Deployment and OperationsMonitoring

Monitoring Tempo

Tempo is instrumented to expose metrics, logs and traces. Additionally, the Tempo repository has a mixin that includes a set of dashboards, rules and alerts. Together, these can be used to monitor Tempo in production.

Instrumentation

Tempo is already instrumented with metrics, logs and traces. These can be collected to observe Tempo.

Metrics

Tempo is instrumented with Prometheus metrics. It emits RED metrics for most services and backends. The Tempo mixin provides several dashboards using these metrics.

Logs

Tempo emits logs in the key=value (logfmt) format.

Traces

Tempo uses the Jaeger Golang SDK for tracing instrumentation. As of this writing, the complete read path and some parts of the write of Tempo are instrumented for tracing.

The tracer can be configured using environment variables. To enable tracing, set one of the following: JAEGER_AGENT_HOST and JAEGER_AGENT_PORT, or JAEGER_ENDPOINT.

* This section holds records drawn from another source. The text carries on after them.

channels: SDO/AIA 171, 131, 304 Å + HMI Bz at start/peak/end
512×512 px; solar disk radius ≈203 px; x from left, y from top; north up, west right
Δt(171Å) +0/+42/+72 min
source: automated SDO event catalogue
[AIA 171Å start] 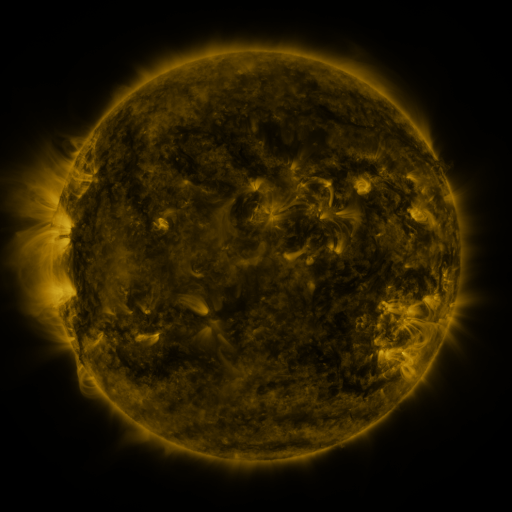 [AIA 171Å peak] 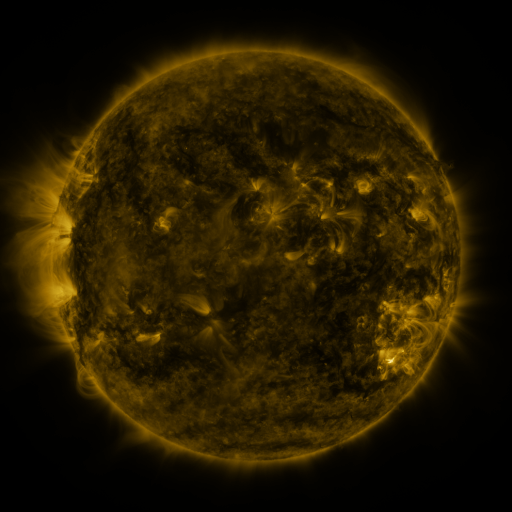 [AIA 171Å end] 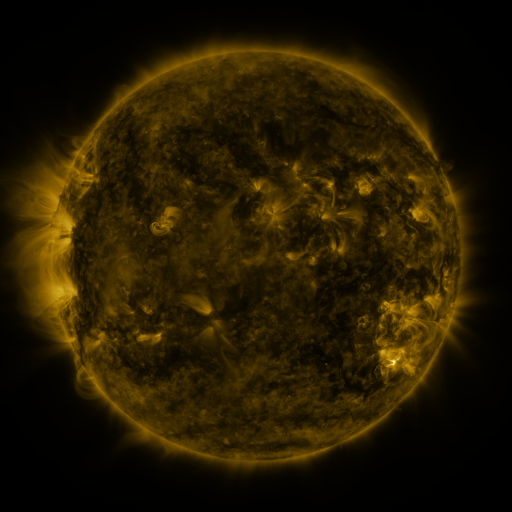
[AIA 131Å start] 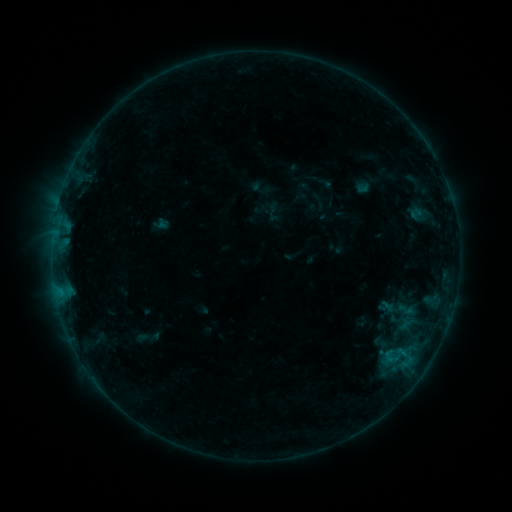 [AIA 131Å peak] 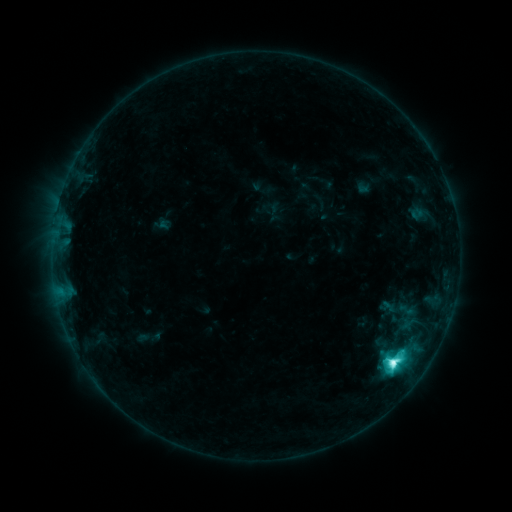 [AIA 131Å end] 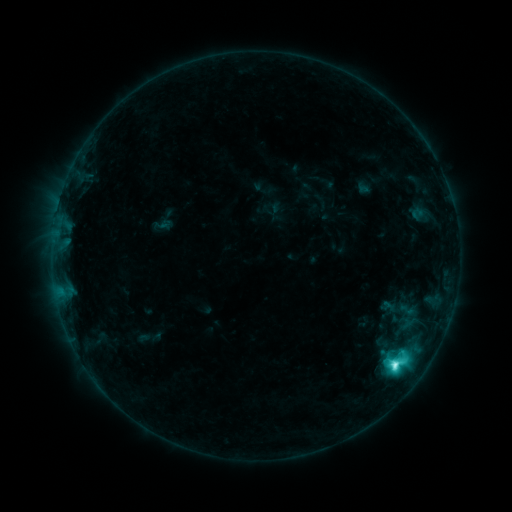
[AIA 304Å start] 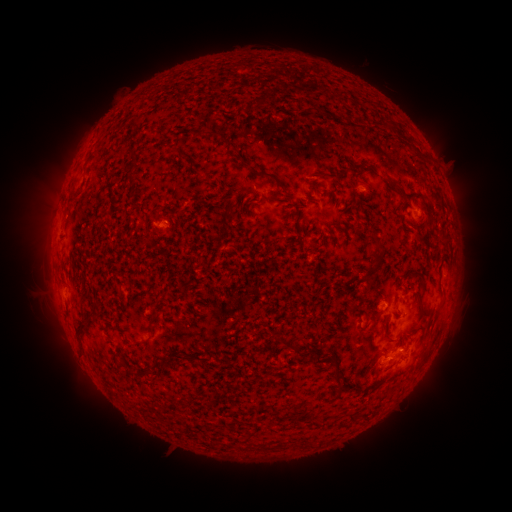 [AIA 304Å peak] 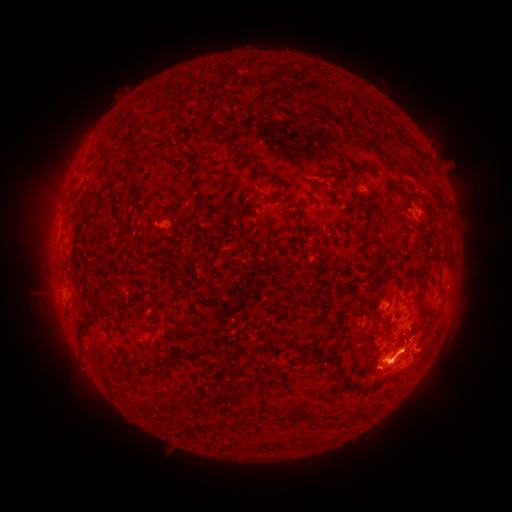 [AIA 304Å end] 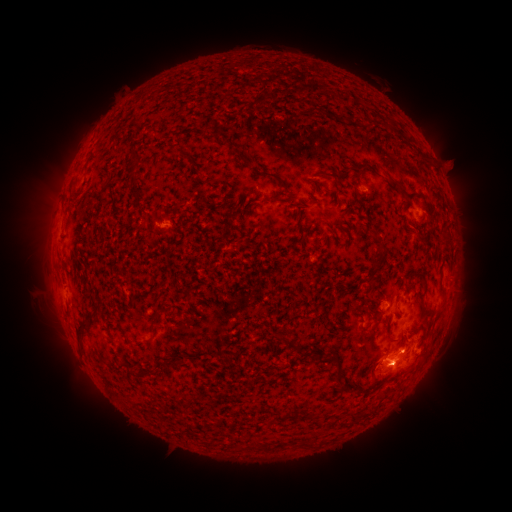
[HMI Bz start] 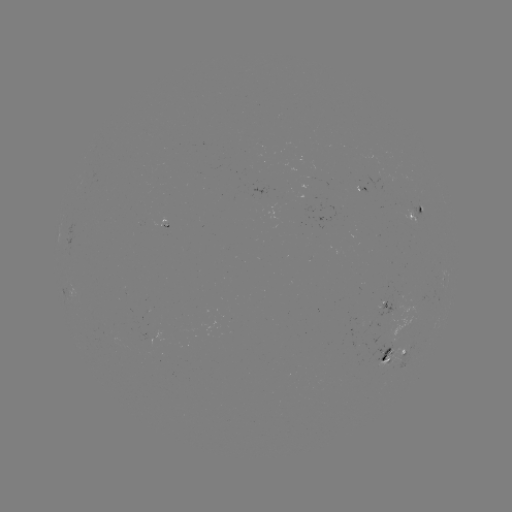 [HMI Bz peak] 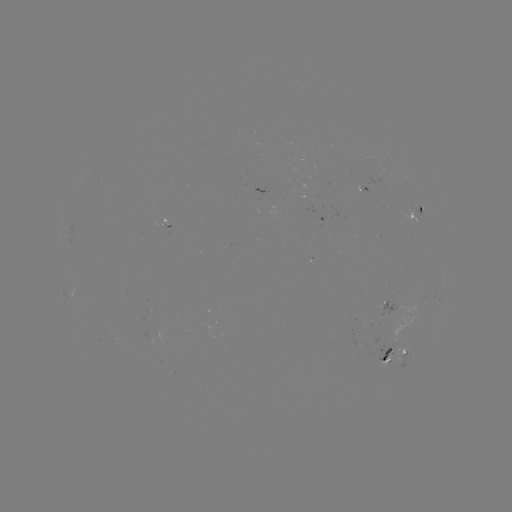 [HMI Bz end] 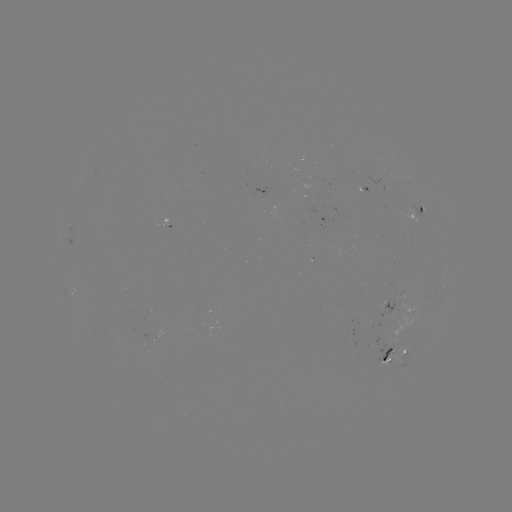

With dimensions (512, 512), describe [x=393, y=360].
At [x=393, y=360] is M1.3 flare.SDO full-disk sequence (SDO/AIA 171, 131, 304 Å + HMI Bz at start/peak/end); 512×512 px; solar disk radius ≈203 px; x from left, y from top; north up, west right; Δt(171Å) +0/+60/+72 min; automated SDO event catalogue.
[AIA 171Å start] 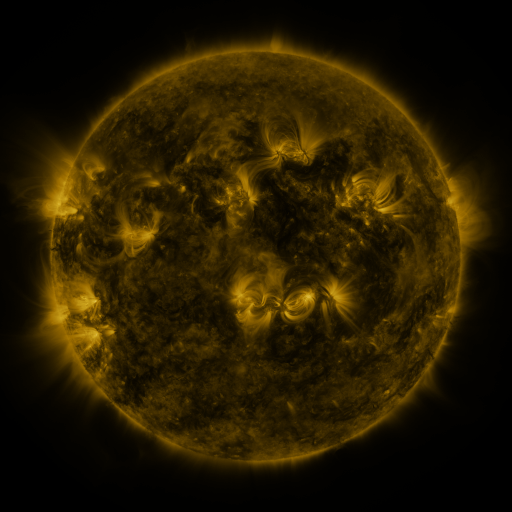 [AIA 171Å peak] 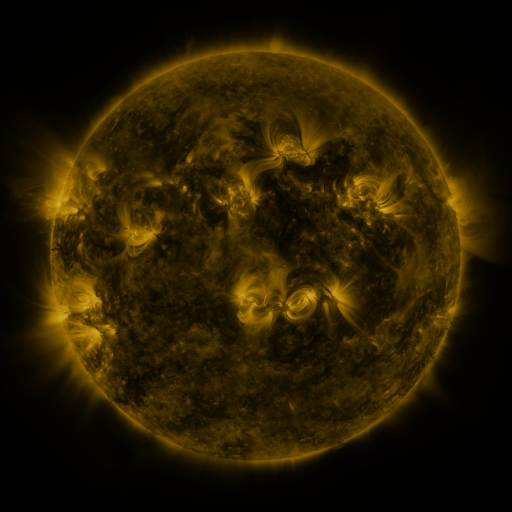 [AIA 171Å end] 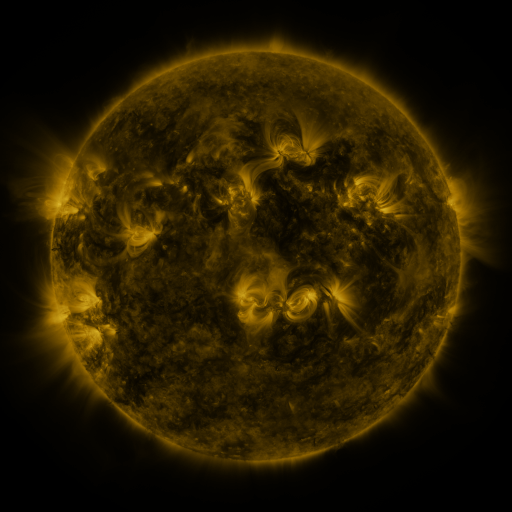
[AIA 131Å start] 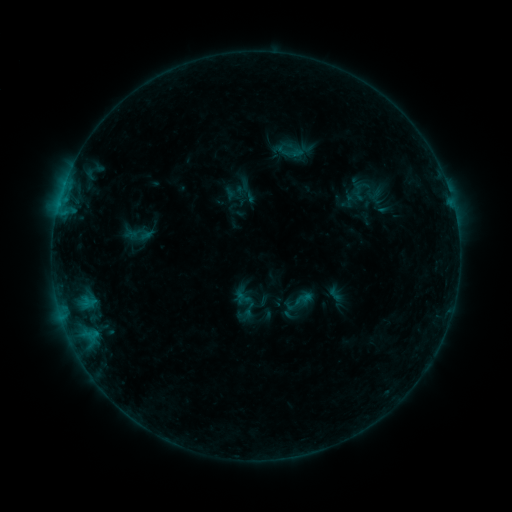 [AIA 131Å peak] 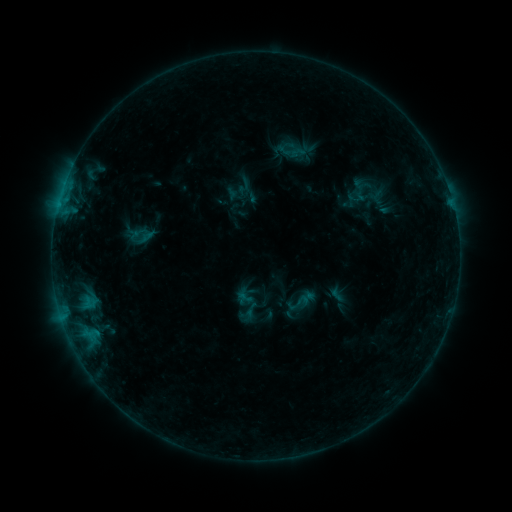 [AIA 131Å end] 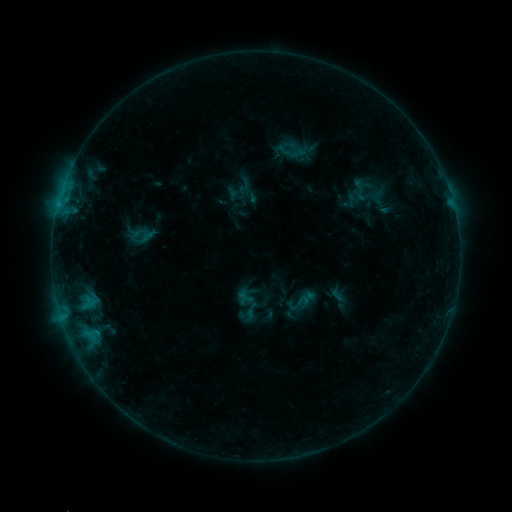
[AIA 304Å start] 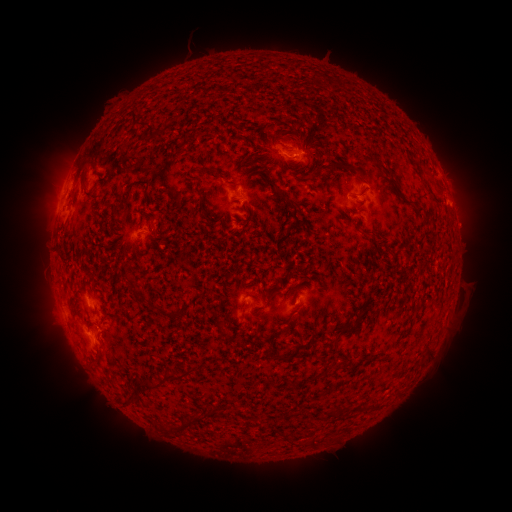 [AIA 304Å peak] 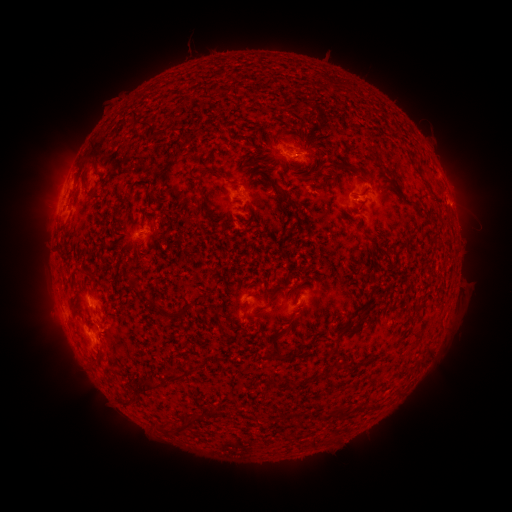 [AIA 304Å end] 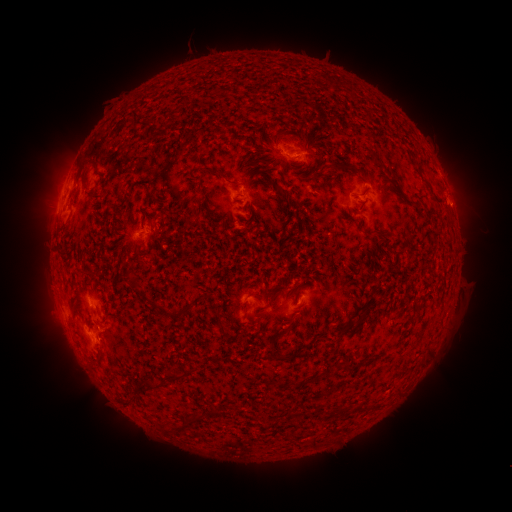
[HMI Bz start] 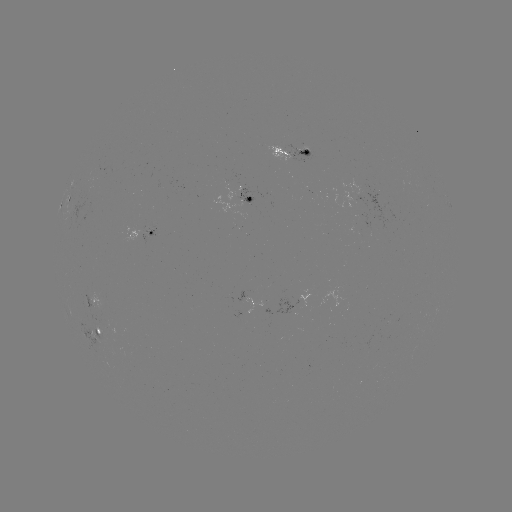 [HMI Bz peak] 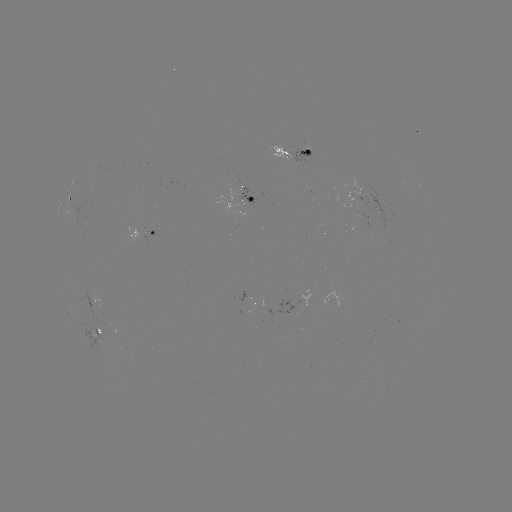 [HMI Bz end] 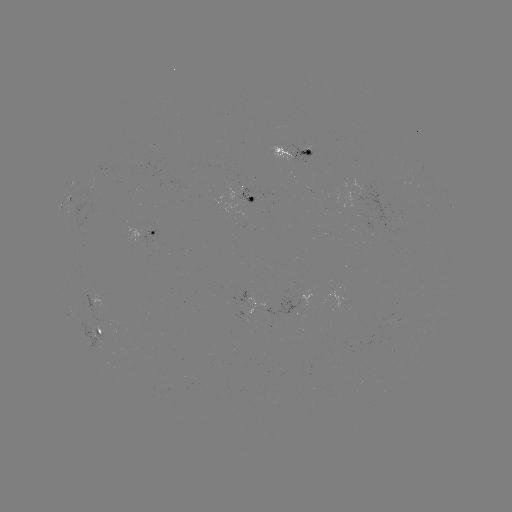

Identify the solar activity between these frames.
emerging-flux region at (100, 307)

The Jaeger client uses remote sampling by default, if the management server is not available no traces will be sent. To always send traces (no sampling), set the following environment variables:

JAEGER_SAMPLER_TYPE=const
JAEGER_SAMPLER_PARAM=1

Dashboards

The Tempo mixin has four Grafana dashboards in the yamls folder that you can download and import into your Grafana UI. Note that at the moment, these work well when Tempo is run in a k8s environment and metrics scraped have the cluster and namespace labels!

Tempo / Reads

This is available as tempo-reads.json.

The Reads dashboard gives information information on Requests, Errors and Duration (R.E.D) on the Query Path of Tempo. Each query touches the Gateway, Tempo-Query, Query-Frontend, Queriers, Ingesters, Cache (if present) and the backend.

Use this dashboard to monitor the performance of each of the above mentioned components and to decide the number of replicas in each deployment.

Tempo / Writes

This is available as tempo-writes.json.

The Reads dashboard gives information information on Requests, Errors and Duration (R.E.D) on the write/ingest Path of Tempo. A write query touches the Gateway, Distributors, Ingesters and eventually the backend. This dashboard also gives information on the number of operations performed by the Compactor to the backend.

Use this dashboard to monitor the performance of each of the above mentioned components and to decide the number of replicas in each deployment.

Tempo / Resources

This is available as tempo-resources.json.

The Resources dashboard provides information on CPU, Container Memory and Go Heap Inuse, and is useful for resource provisioning for the different Tempo components.

Use this dashboard to see if any components are running close to their assigned limits!

Tempo / Operational

This is available as tempo-operational.json.

The Tempo Operational dashboard deserves special mention b/c it probably a stack of dashboard anti-patterns. It’s big and complex, doesn’t use jsonnet and displays far too many metrics in one place. And I love it. For just getting started the Reads, Write and Resources dashboards are great places to learn how to monitor Tempo in an opaque way.

This dashboard is included in this repo for two reasons:

  • It provides a stack of metrics for other operators to consider monitoring while running Tempo.
  • We want it in our internal infrastructure and we vendor the tempo-mixin to do this.

Rules and Alerts

The Rules and Alerts are available as yaml files in the mixin on the repository.

To set up alerting, download the provided json files and configure them for use on your Prometheus monitoring server.

Check the runbook to understand the various steps that can be taken to fix firing alerts!